1) Have a totally realistic (in terms of range) 122.800 that nobody ever uses because 99% of the chatter is irrelevant to them. To give some context -- in another topic, someone talked about wanting to be able to co-ordinate with other traffic whilst they were in the descent at FL150.

Those transmissions would be received by everybody within roughly a 170nm radius on the ground, and anybody airborne would be hearing that stuff up to 430nm away!

Now multiply that transmission by all the other transmissions from other aircraft within that radius, and tell me if you that that is likely to be a useful frequency...

2) Remove the artificial 122.800 range limitation and use discrete frequencies from day 1 and, if you're lucky, someone else might even be tuned to the same frequency as you if they have the right charts and they know how it works and, for somewhere like Heathrow which doesn't normally have a designated 'CTAF' frequency, plucked the right one out of the air.

I mean, neither really sounds particularly useful, does it?

The 15 (as I say, really 30) NM restriction was chosen to make the Unicom system, at least for now, actually relevant, useful and usable as opposed to unmitigated chaos.

I'm all for transitioning to discrete frequencies, but for that to happen there needs to be a global, univerally and easily-accessible, VATSIM-specific, single source of truth as to which frequency to use at any given airfield, otherwise your CTAF is going to be worse than useless. I believe this is what some people are working on in the background in order to make it possible... still, I'm sure when we do get there we won't be seeing pages of rants from people complaining that they got run in to by somebody who wasn't on the right frequency :lol:

Note that it is only 122.800 that has the range restriction applied. All other frequencies just work like a normal VHF radio with normal realistic ranging :)
By Jobson Souza 1314199
#537741 That was amazing. The immersion that will provide just step up a level.

Congrats! Great job well done.

About xPilot, how do I ask / suggest function? Do you know Swift PPT sound when we press the button? It's big! Maybe xPilot brings this in some new version.

Thanks!!!!
By Tim Simpson 1339557
#537744 @simon

I vote for option two. We already expect ATC and pilots to use current charts/procedures/frequencies for flight when ATC is online. Why not extend that to when the airspace is uncontrolled? I think people are smart enough to figure it out.
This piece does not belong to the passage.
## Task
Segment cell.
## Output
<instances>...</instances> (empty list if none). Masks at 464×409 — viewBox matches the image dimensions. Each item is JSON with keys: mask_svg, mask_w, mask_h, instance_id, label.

Heck they figure out the crazy departures and arrivals in Europe, pulling a frequency should be simple, right? LOL.

I see your point about simplicity, but it seems at odds with most peoples expectations of simulating real world operations.
By Josh Jenk 1383451
#537746
Tim Simpson 1339557 wrote:@simon

I vote for option two. We already expect ATC and pilots to use current charts/procedures/frequencies for flight when ATC is online. Why not extend that to when the airspace is uncontrolled? I think people are smart enough to figure it out. Heck they figure out the crazy departures and arrivals in Europe, pulling a frequency should be simple, right? LOL.
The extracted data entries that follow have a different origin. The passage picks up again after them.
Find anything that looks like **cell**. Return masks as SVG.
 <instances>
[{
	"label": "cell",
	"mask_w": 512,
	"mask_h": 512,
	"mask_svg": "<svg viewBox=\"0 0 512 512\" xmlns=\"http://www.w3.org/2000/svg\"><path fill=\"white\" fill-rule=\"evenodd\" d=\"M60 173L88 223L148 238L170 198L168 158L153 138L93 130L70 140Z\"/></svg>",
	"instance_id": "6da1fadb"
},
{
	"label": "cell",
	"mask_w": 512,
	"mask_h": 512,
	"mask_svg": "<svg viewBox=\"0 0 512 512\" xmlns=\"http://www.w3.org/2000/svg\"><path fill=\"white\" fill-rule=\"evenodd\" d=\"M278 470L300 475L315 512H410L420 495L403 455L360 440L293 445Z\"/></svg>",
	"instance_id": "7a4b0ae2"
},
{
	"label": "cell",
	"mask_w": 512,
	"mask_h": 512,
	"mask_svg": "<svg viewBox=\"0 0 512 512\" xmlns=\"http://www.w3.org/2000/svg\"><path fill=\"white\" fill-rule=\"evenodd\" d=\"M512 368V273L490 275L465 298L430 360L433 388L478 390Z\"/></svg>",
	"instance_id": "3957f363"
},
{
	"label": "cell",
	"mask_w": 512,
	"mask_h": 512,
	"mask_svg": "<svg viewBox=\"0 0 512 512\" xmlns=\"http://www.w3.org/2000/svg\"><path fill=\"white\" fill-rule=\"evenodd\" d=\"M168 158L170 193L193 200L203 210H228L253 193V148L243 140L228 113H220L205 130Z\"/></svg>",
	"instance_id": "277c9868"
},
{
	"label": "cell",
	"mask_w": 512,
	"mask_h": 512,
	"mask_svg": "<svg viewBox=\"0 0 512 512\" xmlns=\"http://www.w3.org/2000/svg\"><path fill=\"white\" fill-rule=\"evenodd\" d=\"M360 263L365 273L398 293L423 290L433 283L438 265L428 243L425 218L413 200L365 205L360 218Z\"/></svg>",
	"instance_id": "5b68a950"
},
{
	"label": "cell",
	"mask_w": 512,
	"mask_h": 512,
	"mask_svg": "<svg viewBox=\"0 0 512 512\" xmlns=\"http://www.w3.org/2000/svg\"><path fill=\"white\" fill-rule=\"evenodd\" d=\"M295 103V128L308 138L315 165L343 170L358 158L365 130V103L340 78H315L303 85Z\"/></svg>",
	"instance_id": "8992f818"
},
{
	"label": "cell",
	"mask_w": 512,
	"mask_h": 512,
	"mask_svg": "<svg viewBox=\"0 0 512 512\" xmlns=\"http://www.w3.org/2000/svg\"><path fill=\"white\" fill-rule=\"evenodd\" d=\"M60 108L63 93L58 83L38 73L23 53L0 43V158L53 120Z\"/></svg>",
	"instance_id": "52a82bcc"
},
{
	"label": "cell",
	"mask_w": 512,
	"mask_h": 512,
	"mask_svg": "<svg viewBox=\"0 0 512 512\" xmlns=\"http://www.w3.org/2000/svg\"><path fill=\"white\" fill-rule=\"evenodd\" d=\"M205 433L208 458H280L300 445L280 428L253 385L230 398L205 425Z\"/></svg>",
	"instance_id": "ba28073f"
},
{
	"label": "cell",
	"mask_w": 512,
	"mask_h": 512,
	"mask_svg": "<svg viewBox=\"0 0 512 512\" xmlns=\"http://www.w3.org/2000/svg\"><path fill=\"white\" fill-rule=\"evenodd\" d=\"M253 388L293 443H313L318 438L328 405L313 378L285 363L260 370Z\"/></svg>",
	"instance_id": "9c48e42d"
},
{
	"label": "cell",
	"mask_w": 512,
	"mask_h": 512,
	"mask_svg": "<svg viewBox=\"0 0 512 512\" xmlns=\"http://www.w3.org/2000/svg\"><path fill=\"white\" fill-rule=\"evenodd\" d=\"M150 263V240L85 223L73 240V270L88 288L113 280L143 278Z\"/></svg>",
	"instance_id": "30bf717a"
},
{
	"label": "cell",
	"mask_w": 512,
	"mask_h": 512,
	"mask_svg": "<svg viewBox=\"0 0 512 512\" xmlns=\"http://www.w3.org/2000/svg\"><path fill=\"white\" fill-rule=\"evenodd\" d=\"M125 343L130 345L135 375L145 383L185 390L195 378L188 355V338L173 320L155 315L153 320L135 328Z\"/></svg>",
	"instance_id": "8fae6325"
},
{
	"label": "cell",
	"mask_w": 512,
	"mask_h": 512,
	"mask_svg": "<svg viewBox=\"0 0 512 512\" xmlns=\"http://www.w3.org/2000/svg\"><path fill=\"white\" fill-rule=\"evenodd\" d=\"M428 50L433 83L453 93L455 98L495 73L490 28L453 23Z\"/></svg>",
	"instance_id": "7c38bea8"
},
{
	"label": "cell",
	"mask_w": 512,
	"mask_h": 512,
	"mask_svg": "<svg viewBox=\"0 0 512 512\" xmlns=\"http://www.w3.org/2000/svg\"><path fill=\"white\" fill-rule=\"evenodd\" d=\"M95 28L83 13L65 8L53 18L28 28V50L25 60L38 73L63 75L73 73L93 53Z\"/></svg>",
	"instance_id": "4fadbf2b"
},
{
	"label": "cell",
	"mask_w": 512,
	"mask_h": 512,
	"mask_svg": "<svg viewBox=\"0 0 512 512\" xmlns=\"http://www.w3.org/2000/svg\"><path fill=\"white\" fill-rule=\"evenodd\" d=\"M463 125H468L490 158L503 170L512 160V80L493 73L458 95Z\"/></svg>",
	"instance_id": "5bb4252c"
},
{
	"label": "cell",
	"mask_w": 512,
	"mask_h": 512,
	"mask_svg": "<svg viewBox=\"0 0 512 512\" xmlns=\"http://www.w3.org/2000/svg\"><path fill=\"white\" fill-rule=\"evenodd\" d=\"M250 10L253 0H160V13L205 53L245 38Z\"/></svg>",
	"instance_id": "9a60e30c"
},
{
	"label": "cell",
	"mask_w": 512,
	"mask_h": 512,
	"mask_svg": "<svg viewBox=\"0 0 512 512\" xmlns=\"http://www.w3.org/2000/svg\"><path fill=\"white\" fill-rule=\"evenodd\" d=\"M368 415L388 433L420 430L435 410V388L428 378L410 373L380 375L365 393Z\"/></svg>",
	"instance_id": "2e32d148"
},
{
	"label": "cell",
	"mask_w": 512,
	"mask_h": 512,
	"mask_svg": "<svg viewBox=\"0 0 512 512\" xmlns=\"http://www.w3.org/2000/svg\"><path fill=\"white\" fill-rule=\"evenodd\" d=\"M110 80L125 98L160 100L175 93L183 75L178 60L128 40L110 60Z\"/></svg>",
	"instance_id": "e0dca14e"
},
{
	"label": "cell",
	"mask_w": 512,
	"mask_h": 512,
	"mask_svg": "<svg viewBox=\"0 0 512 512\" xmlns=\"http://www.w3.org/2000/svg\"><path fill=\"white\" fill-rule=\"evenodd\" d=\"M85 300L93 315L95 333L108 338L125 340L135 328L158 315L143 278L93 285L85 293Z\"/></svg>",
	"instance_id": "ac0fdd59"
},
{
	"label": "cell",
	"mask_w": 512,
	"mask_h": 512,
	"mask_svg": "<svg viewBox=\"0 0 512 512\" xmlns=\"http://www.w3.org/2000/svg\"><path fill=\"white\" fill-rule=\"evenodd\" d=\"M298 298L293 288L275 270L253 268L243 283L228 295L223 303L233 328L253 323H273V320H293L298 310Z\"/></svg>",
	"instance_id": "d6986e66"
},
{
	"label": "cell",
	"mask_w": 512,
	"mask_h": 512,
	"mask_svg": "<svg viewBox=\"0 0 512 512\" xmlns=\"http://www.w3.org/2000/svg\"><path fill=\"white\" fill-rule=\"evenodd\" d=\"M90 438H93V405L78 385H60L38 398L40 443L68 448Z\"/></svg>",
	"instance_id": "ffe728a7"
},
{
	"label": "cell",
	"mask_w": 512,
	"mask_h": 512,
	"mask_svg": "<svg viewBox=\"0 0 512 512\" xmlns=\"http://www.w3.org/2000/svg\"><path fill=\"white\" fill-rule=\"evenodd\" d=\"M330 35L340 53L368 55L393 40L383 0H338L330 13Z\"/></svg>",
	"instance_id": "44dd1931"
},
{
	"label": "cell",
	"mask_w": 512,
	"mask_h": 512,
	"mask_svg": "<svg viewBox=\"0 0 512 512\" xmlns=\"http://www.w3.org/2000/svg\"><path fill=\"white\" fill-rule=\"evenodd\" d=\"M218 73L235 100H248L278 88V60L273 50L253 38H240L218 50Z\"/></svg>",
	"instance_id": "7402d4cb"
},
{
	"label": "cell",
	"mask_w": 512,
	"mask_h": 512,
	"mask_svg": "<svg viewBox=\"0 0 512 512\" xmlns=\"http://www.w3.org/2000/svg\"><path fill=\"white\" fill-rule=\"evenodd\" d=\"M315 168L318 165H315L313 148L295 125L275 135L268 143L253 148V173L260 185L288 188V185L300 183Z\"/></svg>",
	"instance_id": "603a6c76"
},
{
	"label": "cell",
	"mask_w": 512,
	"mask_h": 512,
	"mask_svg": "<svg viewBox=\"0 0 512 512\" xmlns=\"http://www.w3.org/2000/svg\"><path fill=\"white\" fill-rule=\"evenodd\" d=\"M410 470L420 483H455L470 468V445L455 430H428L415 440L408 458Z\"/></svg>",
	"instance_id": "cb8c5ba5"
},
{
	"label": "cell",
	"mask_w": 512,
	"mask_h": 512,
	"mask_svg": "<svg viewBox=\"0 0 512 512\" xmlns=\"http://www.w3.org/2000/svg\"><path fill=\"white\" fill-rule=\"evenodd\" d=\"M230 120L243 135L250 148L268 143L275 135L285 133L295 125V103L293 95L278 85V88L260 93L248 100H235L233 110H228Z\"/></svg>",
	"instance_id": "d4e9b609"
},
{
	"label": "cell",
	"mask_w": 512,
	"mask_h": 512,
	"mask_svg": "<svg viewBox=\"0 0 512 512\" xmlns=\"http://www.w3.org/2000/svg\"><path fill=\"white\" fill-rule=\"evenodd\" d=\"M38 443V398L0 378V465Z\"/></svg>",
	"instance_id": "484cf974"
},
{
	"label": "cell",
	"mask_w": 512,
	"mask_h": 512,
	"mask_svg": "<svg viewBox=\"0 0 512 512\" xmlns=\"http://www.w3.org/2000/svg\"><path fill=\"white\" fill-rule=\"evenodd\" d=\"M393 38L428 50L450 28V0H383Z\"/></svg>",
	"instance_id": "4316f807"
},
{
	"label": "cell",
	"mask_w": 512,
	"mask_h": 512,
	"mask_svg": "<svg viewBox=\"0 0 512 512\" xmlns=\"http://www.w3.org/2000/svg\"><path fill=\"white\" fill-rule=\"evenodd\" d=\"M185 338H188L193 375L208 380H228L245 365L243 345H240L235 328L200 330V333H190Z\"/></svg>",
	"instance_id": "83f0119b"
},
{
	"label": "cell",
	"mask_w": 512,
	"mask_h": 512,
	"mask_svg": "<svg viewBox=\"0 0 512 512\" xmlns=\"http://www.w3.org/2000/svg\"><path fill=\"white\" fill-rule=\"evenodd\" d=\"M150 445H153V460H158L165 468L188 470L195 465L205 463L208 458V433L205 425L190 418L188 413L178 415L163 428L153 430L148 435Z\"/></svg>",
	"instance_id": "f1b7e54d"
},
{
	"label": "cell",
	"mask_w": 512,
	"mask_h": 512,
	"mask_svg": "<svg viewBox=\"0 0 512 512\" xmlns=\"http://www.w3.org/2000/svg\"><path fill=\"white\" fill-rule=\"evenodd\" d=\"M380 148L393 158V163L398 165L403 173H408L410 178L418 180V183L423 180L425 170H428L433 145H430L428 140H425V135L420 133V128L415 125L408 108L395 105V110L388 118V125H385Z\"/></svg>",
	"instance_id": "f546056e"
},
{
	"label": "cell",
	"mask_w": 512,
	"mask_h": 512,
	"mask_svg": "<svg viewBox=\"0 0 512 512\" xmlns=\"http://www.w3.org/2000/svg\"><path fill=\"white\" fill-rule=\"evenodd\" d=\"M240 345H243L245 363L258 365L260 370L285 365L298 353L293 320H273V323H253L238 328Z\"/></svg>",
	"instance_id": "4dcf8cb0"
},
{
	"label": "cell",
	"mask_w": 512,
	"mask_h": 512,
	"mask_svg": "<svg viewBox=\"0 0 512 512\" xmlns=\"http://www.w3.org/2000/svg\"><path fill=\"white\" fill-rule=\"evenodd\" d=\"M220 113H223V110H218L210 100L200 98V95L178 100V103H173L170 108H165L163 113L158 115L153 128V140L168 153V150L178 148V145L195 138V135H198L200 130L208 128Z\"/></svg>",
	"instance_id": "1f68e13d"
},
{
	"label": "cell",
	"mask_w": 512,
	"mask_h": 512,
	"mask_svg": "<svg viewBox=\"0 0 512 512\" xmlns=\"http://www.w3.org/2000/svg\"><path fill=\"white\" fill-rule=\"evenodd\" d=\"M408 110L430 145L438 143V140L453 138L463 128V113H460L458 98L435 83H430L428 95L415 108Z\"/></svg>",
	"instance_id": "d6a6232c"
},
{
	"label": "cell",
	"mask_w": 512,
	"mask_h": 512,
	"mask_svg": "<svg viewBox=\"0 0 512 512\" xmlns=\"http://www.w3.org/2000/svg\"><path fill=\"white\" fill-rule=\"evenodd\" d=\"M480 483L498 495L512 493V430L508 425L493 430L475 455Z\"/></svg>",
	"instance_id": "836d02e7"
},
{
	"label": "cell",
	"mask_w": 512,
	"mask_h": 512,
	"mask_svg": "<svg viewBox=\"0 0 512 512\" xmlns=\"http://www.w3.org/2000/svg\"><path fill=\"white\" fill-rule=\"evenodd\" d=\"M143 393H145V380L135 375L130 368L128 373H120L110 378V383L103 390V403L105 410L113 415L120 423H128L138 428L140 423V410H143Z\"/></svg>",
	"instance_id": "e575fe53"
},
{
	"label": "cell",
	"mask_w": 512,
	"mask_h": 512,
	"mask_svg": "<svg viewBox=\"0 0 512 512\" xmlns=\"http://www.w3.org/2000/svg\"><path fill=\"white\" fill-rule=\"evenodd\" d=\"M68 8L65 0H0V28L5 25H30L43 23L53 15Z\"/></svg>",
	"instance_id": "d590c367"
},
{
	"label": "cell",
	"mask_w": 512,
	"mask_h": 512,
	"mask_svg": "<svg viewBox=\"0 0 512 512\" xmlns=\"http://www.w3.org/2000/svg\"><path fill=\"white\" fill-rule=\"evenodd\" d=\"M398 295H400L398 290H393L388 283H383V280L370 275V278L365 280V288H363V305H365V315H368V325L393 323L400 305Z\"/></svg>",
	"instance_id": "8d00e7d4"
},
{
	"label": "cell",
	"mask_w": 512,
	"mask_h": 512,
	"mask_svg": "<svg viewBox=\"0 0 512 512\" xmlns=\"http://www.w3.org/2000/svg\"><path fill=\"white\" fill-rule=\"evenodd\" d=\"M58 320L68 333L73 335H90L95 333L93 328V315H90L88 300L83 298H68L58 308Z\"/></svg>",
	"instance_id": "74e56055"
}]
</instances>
I see your point about simplicity, but it seems at odds with most peoples expectations of simulating real world operations.


I honestly would like to see this eventually as well, but let's make sure everyone is comfortable with the current transition first, shall we? I'm sure you can imagine the chaos if this was introduced right now. Training requirements for pilots would also need to be upgraded to pull this off successfully.
By Gary Oliver 811521
#537856 Using real charts is all well and good and I would totally agree to use the real frequencies is sensible.

However we do have a problem with that... Only about 20% of our clients support 8.33 spacing. The charts will specify 8.33 frequencies which cannot be tuned!

Therefore we need a global database of the VATSIM equivalent of these frequencies, and the problem starts growing.

Imagine trying to transition everyone to discrete CTAF at the same time as AFV is rolled out, we are all maxed out supporting that at the moment.

Give it 6 months for things to settle down and we can go through that process as a community then. We made the decision to make a single change at a time. Keep things simple.